И тут случилось то, чего никто не ждал. Бек-Базаров, совсем еще слабый, пожелал сказать речь:

— Братья, послушайте! Мы все живые только потому, что были как одно. И народ будет жив и силен, если все будут жить по закону от Бога. Я присягал на верность русскому царю. У нас, текинцев, так: кто нарушает клятву, тот теряет свою честь, а кто утратил честь, теряет все. Ни в чем ему не будет счастья и удачи. И я пойду за тем, кто скажет: России нужен царь.
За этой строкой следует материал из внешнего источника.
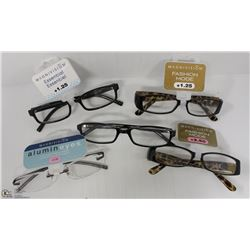 LOT OF 5 READING GLASSES STRENGTH +1.25 TO +2.50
Но я клянусь вам перед Богом, клянусь отцом и матерью: когда бы мы ни повстречались, мой дом будет ваш дом, и шашка моя — ваша шашка, и матери ваши мне будут родными, и ваши жены будут мне как сестры. Ни на кого из вас не подниму руки. Будет в силах моих — никого не покину в беде, ни родителей ваших, ни жен, ни детей. Будет так!

На этих словах он всем корпусом потянулся к Халзанову, вцепился в его руку дрожливым, но цепким пожатием и, весь бледнея от усилий, приподнялся.

Халзанов посмотрел на Леденева, и каждый поглядел на каждого, как будто говоря глазами: «Ну а ты?» Бесхитростная прямота и искренность текинца смутили одинаково их всех, заставив каждого тревожно замереть и вслушаться в себя.

— Ты хочешь, чтобы все мы поклялись в невыполнимом? — спросил успокоившийся, построжевший Извеков.

— Я сказал за себя, — улыбнулся Темир. — И кто сказал, что я не пожалею о своих словах? Я ведь тоже не пробовал. Слаб человек. Но если ему никого не любить, зачем тогда жить?

— Клянусь, — как будто не собственной волей, сказал Леденев, с необъяснимой жадностью заглядывая в заостренное болезнью, как будто постаревшее лицо Халзанова.